According to the previous report [
7], headache severity concurs with FM gravity, as expressed by the positive correlation between the MIDAS and the impact of FM on life functions. Although the findings reported by Marcus et al. [
8] did not support headache as an aggravating factor for FM, our data confirm that when headache is present its severity is linked to an increase in expression of FM symptoms. Our cases probably represent a subpopulation among FM patients, reporting headache as the most relevant problem, though in our opinion the relevance of headache features deserves much attention in FM series, for the large frequency of this symptom [
35]. Allodynia expressed during acute headache, correlated with the invalidity linked with diffuse pain.
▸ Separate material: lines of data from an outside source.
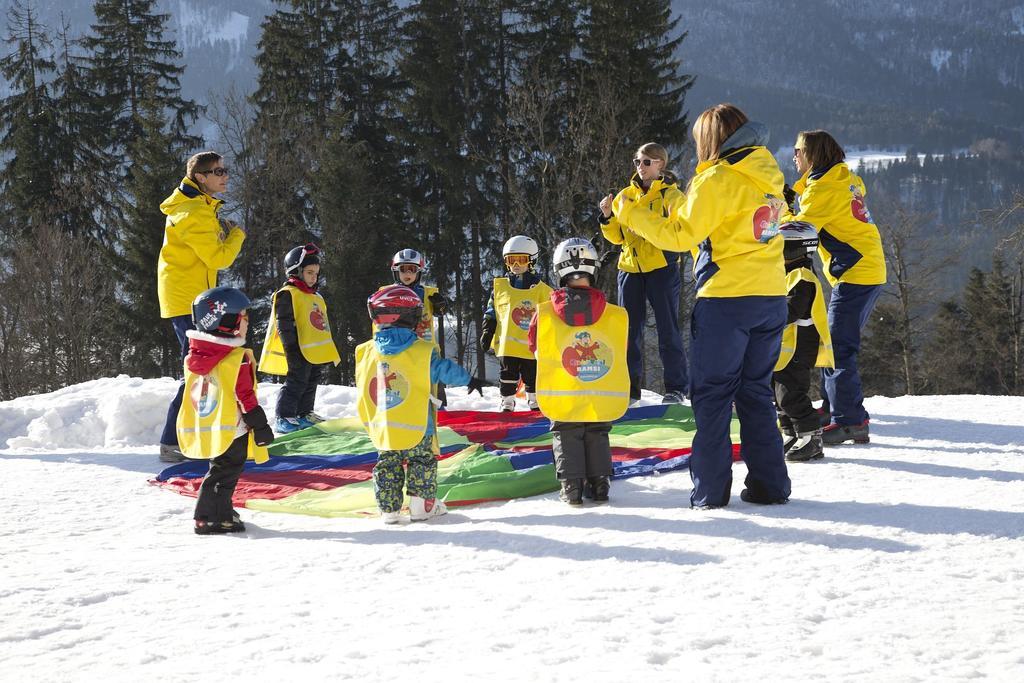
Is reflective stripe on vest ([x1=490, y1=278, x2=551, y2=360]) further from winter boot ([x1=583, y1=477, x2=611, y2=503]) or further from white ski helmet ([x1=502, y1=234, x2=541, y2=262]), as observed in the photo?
winter boot ([x1=583, y1=477, x2=611, y2=503])

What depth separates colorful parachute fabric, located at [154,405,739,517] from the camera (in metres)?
5.90

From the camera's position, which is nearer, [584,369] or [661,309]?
[584,369]

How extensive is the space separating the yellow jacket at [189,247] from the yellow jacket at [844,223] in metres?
4.66

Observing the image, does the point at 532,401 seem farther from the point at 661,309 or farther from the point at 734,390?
the point at 734,390

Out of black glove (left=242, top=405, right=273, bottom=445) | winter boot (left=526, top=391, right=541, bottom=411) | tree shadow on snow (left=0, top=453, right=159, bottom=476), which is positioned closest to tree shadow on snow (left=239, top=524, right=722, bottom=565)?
black glove (left=242, top=405, right=273, bottom=445)

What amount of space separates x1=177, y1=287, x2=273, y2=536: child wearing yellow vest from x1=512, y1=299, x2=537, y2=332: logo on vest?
410cm

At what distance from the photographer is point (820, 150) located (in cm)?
670

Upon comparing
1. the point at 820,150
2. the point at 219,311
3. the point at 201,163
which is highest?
the point at 201,163

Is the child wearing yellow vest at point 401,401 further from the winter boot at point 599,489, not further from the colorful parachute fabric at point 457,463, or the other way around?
the winter boot at point 599,489

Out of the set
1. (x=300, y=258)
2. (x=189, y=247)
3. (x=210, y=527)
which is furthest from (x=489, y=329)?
(x=210, y=527)

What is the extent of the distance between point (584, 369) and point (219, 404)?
2.25 metres

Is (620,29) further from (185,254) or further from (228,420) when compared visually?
(228,420)

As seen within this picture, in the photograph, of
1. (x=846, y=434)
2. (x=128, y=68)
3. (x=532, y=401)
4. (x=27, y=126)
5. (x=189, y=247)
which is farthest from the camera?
(x=128, y=68)

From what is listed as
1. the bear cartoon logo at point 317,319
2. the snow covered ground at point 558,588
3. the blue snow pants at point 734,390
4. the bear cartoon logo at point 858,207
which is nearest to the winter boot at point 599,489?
the snow covered ground at point 558,588
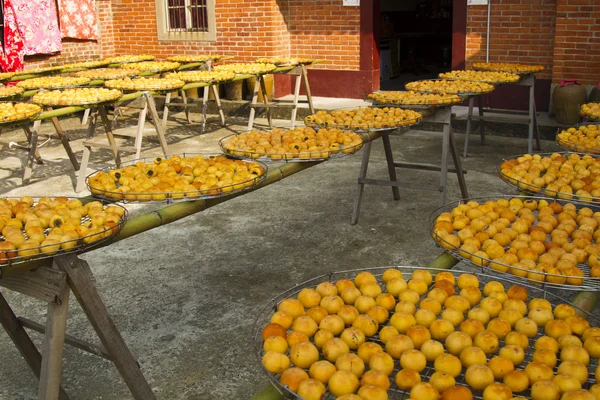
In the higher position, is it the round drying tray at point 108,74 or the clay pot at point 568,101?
the round drying tray at point 108,74

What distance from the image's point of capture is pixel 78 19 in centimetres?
1246

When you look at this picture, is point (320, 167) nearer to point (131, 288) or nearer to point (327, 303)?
point (131, 288)

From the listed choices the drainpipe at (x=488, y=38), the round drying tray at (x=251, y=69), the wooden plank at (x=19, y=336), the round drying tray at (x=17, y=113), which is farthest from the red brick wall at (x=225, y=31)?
the wooden plank at (x=19, y=336)

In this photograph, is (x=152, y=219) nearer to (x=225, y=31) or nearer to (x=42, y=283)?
(x=42, y=283)

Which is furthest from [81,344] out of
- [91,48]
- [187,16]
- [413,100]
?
[91,48]

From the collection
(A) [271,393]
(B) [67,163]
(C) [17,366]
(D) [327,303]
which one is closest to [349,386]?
(A) [271,393]

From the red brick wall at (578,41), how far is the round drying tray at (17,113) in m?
6.92

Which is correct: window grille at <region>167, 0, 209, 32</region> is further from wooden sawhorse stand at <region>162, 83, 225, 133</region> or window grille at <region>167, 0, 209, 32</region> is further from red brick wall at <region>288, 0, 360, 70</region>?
wooden sawhorse stand at <region>162, 83, 225, 133</region>

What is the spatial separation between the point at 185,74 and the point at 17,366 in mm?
5822

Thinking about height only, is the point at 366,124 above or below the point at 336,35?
below

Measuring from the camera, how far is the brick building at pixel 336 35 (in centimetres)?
895

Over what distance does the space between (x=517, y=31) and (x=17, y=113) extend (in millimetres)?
7067

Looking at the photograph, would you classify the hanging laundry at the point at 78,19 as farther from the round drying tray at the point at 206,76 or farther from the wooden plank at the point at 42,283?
the wooden plank at the point at 42,283

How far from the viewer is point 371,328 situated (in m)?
2.11
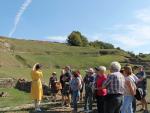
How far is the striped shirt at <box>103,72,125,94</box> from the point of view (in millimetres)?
14156

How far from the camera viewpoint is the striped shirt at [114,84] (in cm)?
1416

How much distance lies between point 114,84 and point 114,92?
254 millimetres

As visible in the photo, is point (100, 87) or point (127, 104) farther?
point (100, 87)

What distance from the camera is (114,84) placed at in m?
14.2

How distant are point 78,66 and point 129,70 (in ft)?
179

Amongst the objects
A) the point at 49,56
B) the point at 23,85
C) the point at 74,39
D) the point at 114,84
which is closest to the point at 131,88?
the point at 114,84

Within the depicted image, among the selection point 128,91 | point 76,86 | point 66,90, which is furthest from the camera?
point 66,90

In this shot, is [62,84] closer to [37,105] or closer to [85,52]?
[37,105]

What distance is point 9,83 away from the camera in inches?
1409

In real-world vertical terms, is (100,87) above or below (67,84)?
below

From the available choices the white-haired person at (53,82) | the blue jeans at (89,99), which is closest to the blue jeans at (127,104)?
the blue jeans at (89,99)

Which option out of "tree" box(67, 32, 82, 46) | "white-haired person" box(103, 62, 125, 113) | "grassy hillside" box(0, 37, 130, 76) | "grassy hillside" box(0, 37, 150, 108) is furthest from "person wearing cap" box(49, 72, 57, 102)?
"tree" box(67, 32, 82, 46)

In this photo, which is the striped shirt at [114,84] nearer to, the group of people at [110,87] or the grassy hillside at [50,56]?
the group of people at [110,87]

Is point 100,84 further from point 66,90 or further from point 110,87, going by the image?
point 66,90
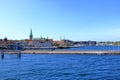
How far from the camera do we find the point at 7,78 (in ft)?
148

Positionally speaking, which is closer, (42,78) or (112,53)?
(42,78)

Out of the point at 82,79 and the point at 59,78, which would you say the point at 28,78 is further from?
the point at 82,79

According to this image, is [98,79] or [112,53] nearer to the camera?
[98,79]

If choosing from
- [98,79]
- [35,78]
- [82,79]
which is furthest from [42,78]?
[98,79]

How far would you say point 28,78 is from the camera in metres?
44.8

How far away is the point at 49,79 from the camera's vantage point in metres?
44.2

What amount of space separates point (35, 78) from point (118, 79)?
573 inches

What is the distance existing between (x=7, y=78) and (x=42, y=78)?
629 centimetres

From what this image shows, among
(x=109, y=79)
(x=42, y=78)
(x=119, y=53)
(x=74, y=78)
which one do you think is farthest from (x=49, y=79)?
(x=119, y=53)

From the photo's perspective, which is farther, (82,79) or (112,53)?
(112,53)

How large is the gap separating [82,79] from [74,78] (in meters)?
1.79

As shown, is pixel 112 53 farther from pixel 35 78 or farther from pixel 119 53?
pixel 35 78

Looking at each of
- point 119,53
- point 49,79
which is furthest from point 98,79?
point 119,53

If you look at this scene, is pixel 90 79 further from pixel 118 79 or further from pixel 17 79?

This correlation may suggest that the central sensitization phenomena occurring during headache may also worsen the sufferance linked with fibromyalgic pain. An increased activation of the nociceptive system at central level may be a generalized phenomenon explaining a more severe impairment derived from diffuse muscle-skeletal pain. In future studies, it would be interesting to evaluate if the transformation of headache into whole-body allodynia/hyperalgesia during a migraine attack, mediated by sensitization of thalamic neurons, may be an aggravating factor for FM [
51].The degree of evoked pain at tender points, was correlated with pericranial tenderness, confirming that both symptoms are subtended by analogous mechanisms of muscular hyperalgesia [
32]. Frequency of headache seemed to concur with augmented pain evoked at tender points, suggesting that a generalized increment of pain sensitivity may develop with the increase in headache occurrence [
36]. A more robust correlation should be confirmed in larger multi-centre studies.